▶ [DOCUMENT]:
......
I was concerned about one or two things in the report. Reference was made to people producing CVs—curriculum vitae. We must be very careful that this does not turn into people giving election addresses. Can one imagine a noble Earl, with his coat of arms and wearing a nice Earl's coronet—on the front of which is a message? As one goes down the scale, a Viscount might have a less glamorous coronet; and when one comes to the Barons, they are like all the rest except that their papers and coats of arms are usually more flamboyant than anyone else's. That would be pretty disagreeable.

What will be put in this election statement? "I will be a regular attender; vote for me"; "I will be a loyal party member"; or "I will use my nous and I will vote not for the party when I want to but in my own way"; or "I will guarantee not to speak too long and so keep your Lordships from dinner". I know your Lordships cannot be that hungry. It really is pretty awful. I bet that, if we are not careful, some noble character will start producing an election statement. I hope that will not happen.

The noble Lord, Lord Rodgers, spoke about jeroboams of champagne. I agree with him. What will happen if a Peer seeking election is seen giving a drink to a Peer who might be a voter, or taking him out to dinner? What will happen if he takes him to the ballet? Where does sleaze start and common sense end? Or has it already ended? It is a frightful thought.

I had a great deal of sympathy for the noble Viscount, Lord Bledisloe, when he said that he did not like the idea of voting for all 42 Peers. I was told that all one had to do was vote for oneself and then get off; that one had more likelihood of getting in that way. But of course the powers that be have seen through that trick and they now say that we have to vote for 42. I do not know whether we all know 42 Members for whom we would like to vote. What happens if a noble Lord does not know 42 Members? That is a pretty curious thing.

I am thankful that the replacement for what somebody described rather grotesquely as the "dead Weatherill Peers" is to be established by a vote and not by going back to the old system of who will be the 12th man. It is obviously much better that it should be done in that way. I hope that we vote for the Motion and not for the amendment.

5.45 p.m.

The Chairman of Committees (Lord Boston of Faversham)

My Lords, it might be for the convenience of the House if I were to make something of a summing up before the noble Viscount, Lord Bledisloe, winds up on his amendment.

After the speech we have just heard from the noble Earl, Lord Ferrers, I find myself in very great difficulty; I cannot possibly match that at all. He has not only pleased the noble Lord, Lord Peston, but he certainly pleased me with the exuberance and humour of his speech and, I suspect, the whole House.

That brings me to another relevant point in connection with the noble Earl. I would not dream of entering into any question of—or indeed revealing—whom I might support among those who will stand for election; I have my own personal thoughts. After the noble Earl has brought me such great pleasure, I am not sure that I can bring him excessive pleasure because if your Lordships reject the amendment of the noble Viscount, Lord Bledisloe, and accept, as the noble Earl has suggested, my Motion, I will not be in a position to vote for him anyway. I shall reveal no more.

After a debate such as this—which has been very thorough even though a comparatively limited number of your Lordships contributed to it—I think the House will forgive me if I do not refer to all the points that have been made. Your Lordships will forgive me even further if I do not refer to all those who have taken part in the debate. It is right to make clear that I do not feel it would be for me anyway, doing the job that I try to do for your Lordships, to enter into the substantive arguments of either one side of today's debate. The arguments emerge from policy matters and they are not matters in which, traditionally, a Chairman of Committees gets involved. So I will not deal with those points.
......
▶ [INFORMATION SHOWN]:
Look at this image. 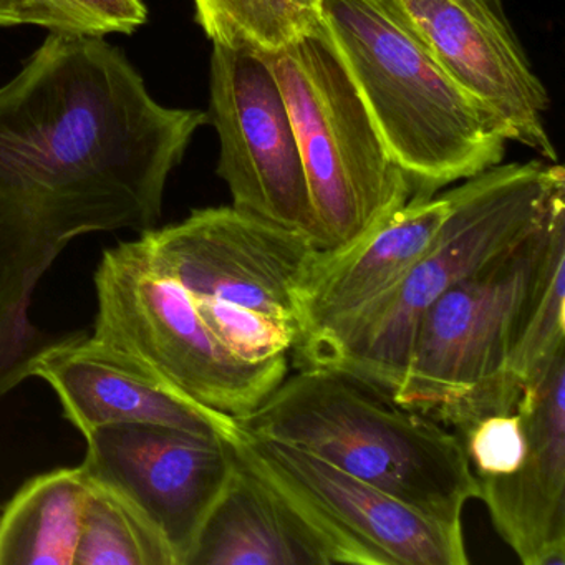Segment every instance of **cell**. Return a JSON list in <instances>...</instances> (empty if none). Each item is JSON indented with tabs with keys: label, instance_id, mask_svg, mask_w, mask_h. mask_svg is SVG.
Returning <instances> with one entry per match:
<instances>
[{
	"label": "cell",
	"instance_id": "cell-1",
	"mask_svg": "<svg viewBox=\"0 0 565 565\" xmlns=\"http://www.w3.org/2000/svg\"><path fill=\"white\" fill-rule=\"evenodd\" d=\"M207 121L158 104L104 35L52 31L0 88V398L62 337L31 320L39 280L75 237L153 230Z\"/></svg>",
	"mask_w": 565,
	"mask_h": 565
},
{
	"label": "cell",
	"instance_id": "cell-2",
	"mask_svg": "<svg viewBox=\"0 0 565 565\" xmlns=\"http://www.w3.org/2000/svg\"><path fill=\"white\" fill-rule=\"evenodd\" d=\"M562 191L564 168L545 160L495 164L446 191L451 207L425 256L379 299L296 347L297 369L343 373L392 402L425 310L527 236Z\"/></svg>",
	"mask_w": 565,
	"mask_h": 565
},
{
	"label": "cell",
	"instance_id": "cell-3",
	"mask_svg": "<svg viewBox=\"0 0 565 565\" xmlns=\"http://www.w3.org/2000/svg\"><path fill=\"white\" fill-rule=\"evenodd\" d=\"M241 428L257 438L302 449L423 514L462 525L478 481L458 433L403 408L356 380L303 366Z\"/></svg>",
	"mask_w": 565,
	"mask_h": 565
},
{
	"label": "cell",
	"instance_id": "cell-4",
	"mask_svg": "<svg viewBox=\"0 0 565 565\" xmlns=\"http://www.w3.org/2000/svg\"><path fill=\"white\" fill-rule=\"evenodd\" d=\"M323 25L412 200L501 164L508 140L385 0H326Z\"/></svg>",
	"mask_w": 565,
	"mask_h": 565
},
{
	"label": "cell",
	"instance_id": "cell-5",
	"mask_svg": "<svg viewBox=\"0 0 565 565\" xmlns=\"http://www.w3.org/2000/svg\"><path fill=\"white\" fill-rule=\"evenodd\" d=\"M565 234V191L518 243L452 284L419 319L392 402L455 428L518 406L505 379L555 241Z\"/></svg>",
	"mask_w": 565,
	"mask_h": 565
},
{
	"label": "cell",
	"instance_id": "cell-6",
	"mask_svg": "<svg viewBox=\"0 0 565 565\" xmlns=\"http://www.w3.org/2000/svg\"><path fill=\"white\" fill-rule=\"evenodd\" d=\"M259 55L279 84L296 131L317 249H342L402 210L412 188L326 25L282 51Z\"/></svg>",
	"mask_w": 565,
	"mask_h": 565
},
{
	"label": "cell",
	"instance_id": "cell-7",
	"mask_svg": "<svg viewBox=\"0 0 565 565\" xmlns=\"http://www.w3.org/2000/svg\"><path fill=\"white\" fill-rule=\"evenodd\" d=\"M95 292V339L127 353L186 398L237 422L289 375V355L250 363L227 352L190 292L157 263L141 236L104 250Z\"/></svg>",
	"mask_w": 565,
	"mask_h": 565
},
{
	"label": "cell",
	"instance_id": "cell-8",
	"mask_svg": "<svg viewBox=\"0 0 565 565\" xmlns=\"http://www.w3.org/2000/svg\"><path fill=\"white\" fill-rule=\"evenodd\" d=\"M211 124L220 137L217 174L233 207L296 231L317 247V224L292 120L267 62L244 47L213 44Z\"/></svg>",
	"mask_w": 565,
	"mask_h": 565
},
{
	"label": "cell",
	"instance_id": "cell-9",
	"mask_svg": "<svg viewBox=\"0 0 565 565\" xmlns=\"http://www.w3.org/2000/svg\"><path fill=\"white\" fill-rule=\"evenodd\" d=\"M85 439L88 479L124 499L167 544L174 565H186L236 469L233 445L153 423L102 426Z\"/></svg>",
	"mask_w": 565,
	"mask_h": 565
},
{
	"label": "cell",
	"instance_id": "cell-10",
	"mask_svg": "<svg viewBox=\"0 0 565 565\" xmlns=\"http://www.w3.org/2000/svg\"><path fill=\"white\" fill-rule=\"evenodd\" d=\"M237 459L302 502L356 565H466L462 525L446 524L302 449L244 431Z\"/></svg>",
	"mask_w": 565,
	"mask_h": 565
},
{
	"label": "cell",
	"instance_id": "cell-11",
	"mask_svg": "<svg viewBox=\"0 0 565 565\" xmlns=\"http://www.w3.org/2000/svg\"><path fill=\"white\" fill-rule=\"evenodd\" d=\"M140 236L188 292L267 313L300 332V286L320 250L309 237L233 206L196 210Z\"/></svg>",
	"mask_w": 565,
	"mask_h": 565
},
{
	"label": "cell",
	"instance_id": "cell-12",
	"mask_svg": "<svg viewBox=\"0 0 565 565\" xmlns=\"http://www.w3.org/2000/svg\"><path fill=\"white\" fill-rule=\"evenodd\" d=\"M446 74L488 114L508 141L557 161L545 127L548 95L519 44L455 0H385Z\"/></svg>",
	"mask_w": 565,
	"mask_h": 565
},
{
	"label": "cell",
	"instance_id": "cell-13",
	"mask_svg": "<svg viewBox=\"0 0 565 565\" xmlns=\"http://www.w3.org/2000/svg\"><path fill=\"white\" fill-rule=\"evenodd\" d=\"M525 451L511 475L476 478L495 531L524 565H565V349L522 386Z\"/></svg>",
	"mask_w": 565,
	"mask_h": 565
},
{
	"label": "cell",
	"instance_id": "cell-14",
	"mask_svg": "<svg viewBox=\"0 0 565 565\" xmlns=\"http://www.w3.org/2000/svg\"><path fill=\"white\" fill-rule=\"evenodd\" d=\"M34 376L51 385L65 419L84 438L117 423H153L210 433L231 445L243 435L237 419L186 398L147 366L85 330L62 333L39 356Z\"/></svg>",
	"mask_w": 565,
	"mask_h": 565
},
{
	"label": "cell",
	"instance_id": "cell-15",
	"mask_svg": "<svg viewBox=\"0 0 565 565\" xmlns=\"http://www.w3.org/2000/svg\"><path fill=\"white\" fill-rule=\"evenodd\" d=\"M355 564V555L289 492L236 469L207 515L186 565Z\"/></svg>",
	"mask_w": 565,
	"mask_h": 565
},
{
	"label": "cell",
	"instance_id": "cell-16",
	"mask_svg": "<svg viewBox=\"0 0 565 565\" xmlns=\"http://www.w3.org/2000/svg\"><path fill=\"white\" fill-rule=\"evenodd\" d=\"M449 207L446 193L413 198L355 243L319 250L300 286L296 347L349 319L399 282L431 247Z\"/></svg>",
	"mask_w": 565,
	"mask_h": 565
},
{
	"label": "cell",
	"instance_id": "cell-17",
	"mask_svg": "<svg viewBox=\"0 0 565 565\" xmlns=\"http://www.w3.org/2000/svg\"><path fill=\"white\" fill-rule=\"evenodd\" d=\"M88 486L82 466L25 481L0 511V565H75Z\"/></svg>",
	"mask_w": 565,
	"mask_h": 565
},
{
	"label": "cell",
	"instance_id": "cell-18",
	"mask_svg": "<svg viewBox=\"0 0 565 565\" xmlns=\"http://www.w3.org/2000/svg\"><path fill=\"white\" fill-rule=\"evenodd\" d=\"M326 0H194L213 44L274 54L323 28Z\"/></svg>",
	"mask_w": 565,
	"mask_h": 565
},
{
	"label": "cell",
	"instance_id": "cell-19",
	"mask_svg": "<svg viewBox=\"0 0 565 565\" xmlns=\"http://www.w3.org/2000/svg\"><path fill=\"white\" fill-rule=\"evenodd\" d=\"M75 565H174V558L124 499L90 481Z\"/></svg>",
	"mask_w": 565,
	"mask_h": 565
},
{
	"label": "cell",
	"instance_id": "cell-20",
	"mask_svg": "<svg viewBox=\"0 0 565 565\" xmlns=\"http://www.w3.org/2000/svg\"><path fill=\"white\" fill-rule=\"evenodd\" d=\"M562 349H565V234L552 247L524 330L512 350L505 379L522 388Z\"/></svg>",
	"mask_w": 565,
	"mask_h": 565
},
{
	"label": "cell",
	"instance_id": "cell-21",
	"mask_svg": "<svg viewBox=\"0 0 565 565\" xmlns=\"http://www.w3.org/2000/svg\"><path fill=\"white\" fill-rule=\"evenodd\" d=\"M190 296L214 339L237 359L259 363L290 355L299 340V330L286 320L226 300Z\"/></svg>",
	"mask_w": 565,
	"mask_h": 565
},
{
	"label": "cell",
	"instance_id": "cell-22",
	"mask_svg": "<svg viewBox=\"0 0 565 565\" xmlns=\"http://www.w3.org/2000/svg\"><path fill=\"white\" fill-rule=\"evenodd\" d=\"M476 478L511 475L525 451V426L518 406L489 413L456 428Z\"/></svg>",
	"mask_w": 565,
	"mask_h": 565
},
{
	"label": "cell",
	"instance_id": "cell-23",
	"mask_svg": "<svg viewBox=\"0 0 565 565\" xmlns=\"http://www.w3.org/2000/svg\"><path fill=\"white\" fill-rule=\"evenodd\" d=\"M9 25H41L51 31L97 35L87 21L57 0H0V28Z\"/></svg>",
	"mask_w": 565,
	"mask_h": 565
},
{
	"label": "cell",
	"instance_id": "cell-24",
	"mask_svg": "<svg viewBox=\"0 0 565 565\" xmlns=\"http://www.w3.org/2000/svg\"><path fill=\"white\" fill-rule=\"evenodd\" d=\"M94 28L98 35L131 34L147 22L141 0H57Z\"/></svg>",
	"mask_w": 565,
	"mask_h": 565
},
{
	"label": "cell",
	"instance_id": "cell-25",
	"mask_svg": "<svg viewBox=\"0 0 565 565\" xmlns=\"http://www.w3.org/2000/svg\"><path fill=\"white\" fill-rule=\"evenodd\" d=\"M455 2L479 21L494 28L495 31L515 38L511 22L505 14L504 0H455Z\"/></svg>",
	"mask_w": 565,
	"mask_h": 565
},
{
	"label": "cell",
	"instance_id": "cell-26",
	"mask_svg": "<svg viewBox=\"0 0 565 565\" xmlns=\"http://www.w3.org/2000/svg\"><path fill=\"white\" fill-rule=\"evenodd\" d=\"M2 505H4V504H0V511H2Z\"/></svg>",
	"mask_w": 565,
	"mask_h": 565
}]
</instances>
......
▶ [REQUIRED WORK]:
- 1) Could you write out the passage of the debate transcript from "That brings me" up to and including "reveal no more."?
- 2) In the debate transcript, how many Peers does the speaker say members now have to vote for?

▶ [ANSWERS FOR THIS EXERCISE]:
- 1)
That brings me to another relevant point in connection with the noble Earl. I would not dream of entering into any question of—or indeed revealing—whom I might support among those who will stand for election; I have my own personal thoughts. After the noble Earl has brought me such great pleasure, I am not sure that I can bring him excessive pleasure because if your Lordships reject the amendment of the noble Viscount, Lord Bledisloe, and accept, as the noble Earl has suggested, my Motion, I will not be in a position to vote for him anyway. I shall reveal no more.

- 2) 42